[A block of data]
-------------------------
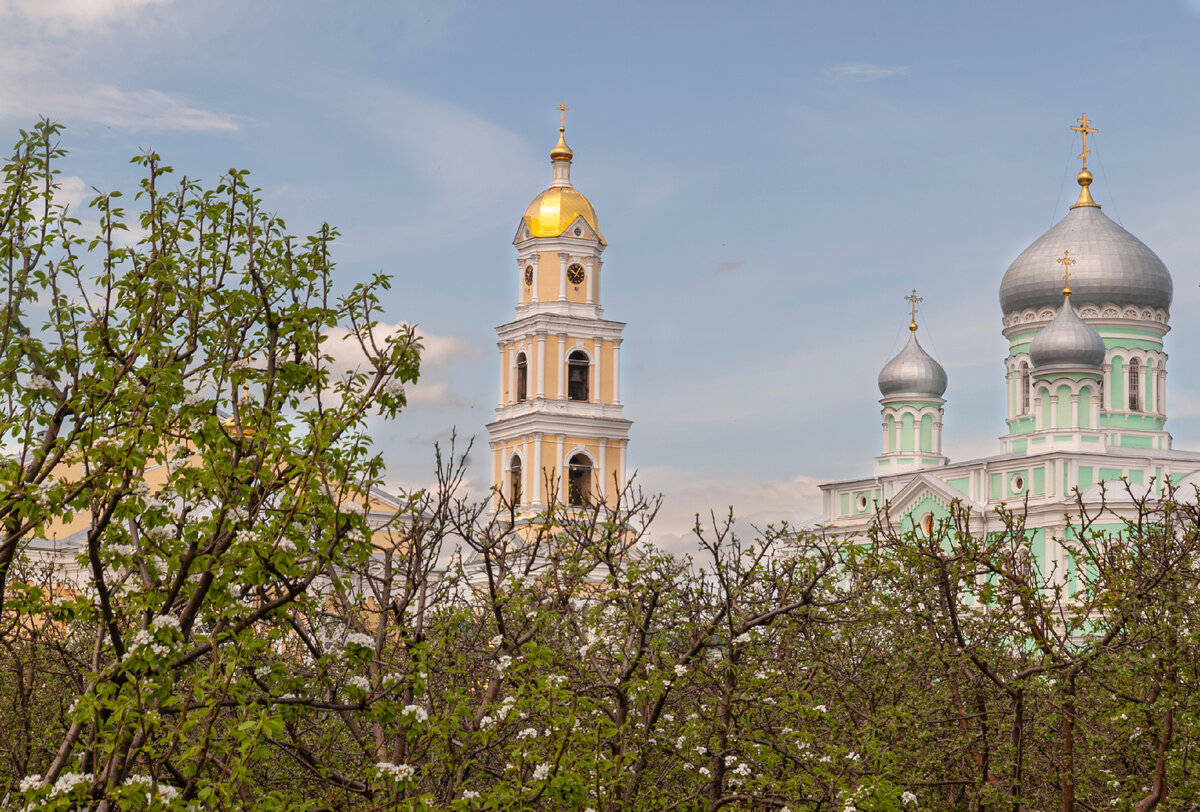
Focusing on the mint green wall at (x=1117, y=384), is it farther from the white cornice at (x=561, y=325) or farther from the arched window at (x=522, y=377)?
the arched window at (x=522, y=377)

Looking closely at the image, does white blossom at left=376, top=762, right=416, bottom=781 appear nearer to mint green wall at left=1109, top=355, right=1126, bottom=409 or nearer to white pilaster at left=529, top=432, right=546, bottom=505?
white pilaster at left=529, top=432, right=546, bottom=505

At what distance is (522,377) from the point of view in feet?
140

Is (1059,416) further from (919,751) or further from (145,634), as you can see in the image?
(145,634)

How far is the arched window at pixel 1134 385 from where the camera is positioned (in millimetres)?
48750

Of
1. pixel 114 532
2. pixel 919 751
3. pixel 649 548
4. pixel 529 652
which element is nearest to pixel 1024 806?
-------------------------
• [WORK INSTRUCTIONS]
Copy out every one of the lines above word for word. Leave the picture out.

• [SOLUTION FOR THIS EXERCISE]
Focusing on the mint green wall at (x=1117, y=384), is it farther from the white cornice at (x=561, y=325) or farther from the arched window at (x=522, y=377)?
the arched window at (x=522, y=377)

Looking closely at the image, does white blossom at left=376, top=762, right=416, bottom=781 appear nearer to mint green wall at left=1109, top=355, right=1126, bottom=409 or nearer to white pilaster at left=529, top=432, right=546, bottom=505?
white pilaster at left=529, top=432, right=546, bottom=505

At what distance is (522,377) from the point of view in feet?
140

Is (1059,416) further from (919,751) or further from (145,634), as you can see in the image?
(145,634)

How far is the arched window at pixel 1134 385 from where the camera is positioned (in millimetres)?
48750

Of
1. pixel 114 532
2. pixel 919 751
3. pixel 649 548
4. pixel 529 652
which element is nearest to pixel 1024 806?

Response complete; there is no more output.